Microsoft has officially extended the support lifespan for its users with Skylake hardware and its previous-generation Windows 7 and Windows 8.1 operating systems.
While Microsoft had originally set a deadline of July 17, 2017 for support of Skylake chips in its last-generation operating systems, as part of its not-so-gentle campaign to upgrade as many users as possible to Windows 10, it has been having second and third thoughts regarding its decision. Earlier this year Microsoft extended the deadline for cessation of support by a further year to July 2018, and now the company has announced
that it's adding another three and six years to Windows 7 and Windows 8.1 respectively.
'Enterprise customers are moving to Windows 10 faster than any version of Windows,
claimed Microsoft's Shad Larsen, director of Windows business planning, in the announcement as an apparent attempt to head off any suggestion that Windows 10 is proving unpopular with business users. 'At the same time, we recognise that, in some instances, customers have a few systems that require longer deployment timeframes. We listened to this feedback and today are sharing an update to our 6th Gen Intel Core (Skylake) support policy. We have extended the support period from July 17, 2018 to the end of support dates for Windows 7 and Windows 8.1; and we will provide all applicable security updates.
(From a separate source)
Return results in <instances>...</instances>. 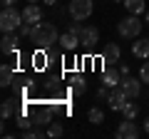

The new deadlines, which promise security updates for Intel's sixth-generation Skylake processors, see Windows 7 supported through to the January 14, 2020 and Windows 8.1 to the January 10, 2023. 'This change is made possible through the strong partnership with our OEM partners and Intel,
' claimed Larsen, 'who will be performing security update validation testing and upgrade testing for 6th Gen Intel Core systems running Windows 7 and Windows 8.1 through the end of support dates.
The company has reaffirmed, however, that seventh-generation chips from both Intel and AMD - Kaby Lake and Bristol Ridge respectively - will not be officially supported under Windows releases prior to Windows 10, and that 'all future silicon releases will require the latest release of Windows 10.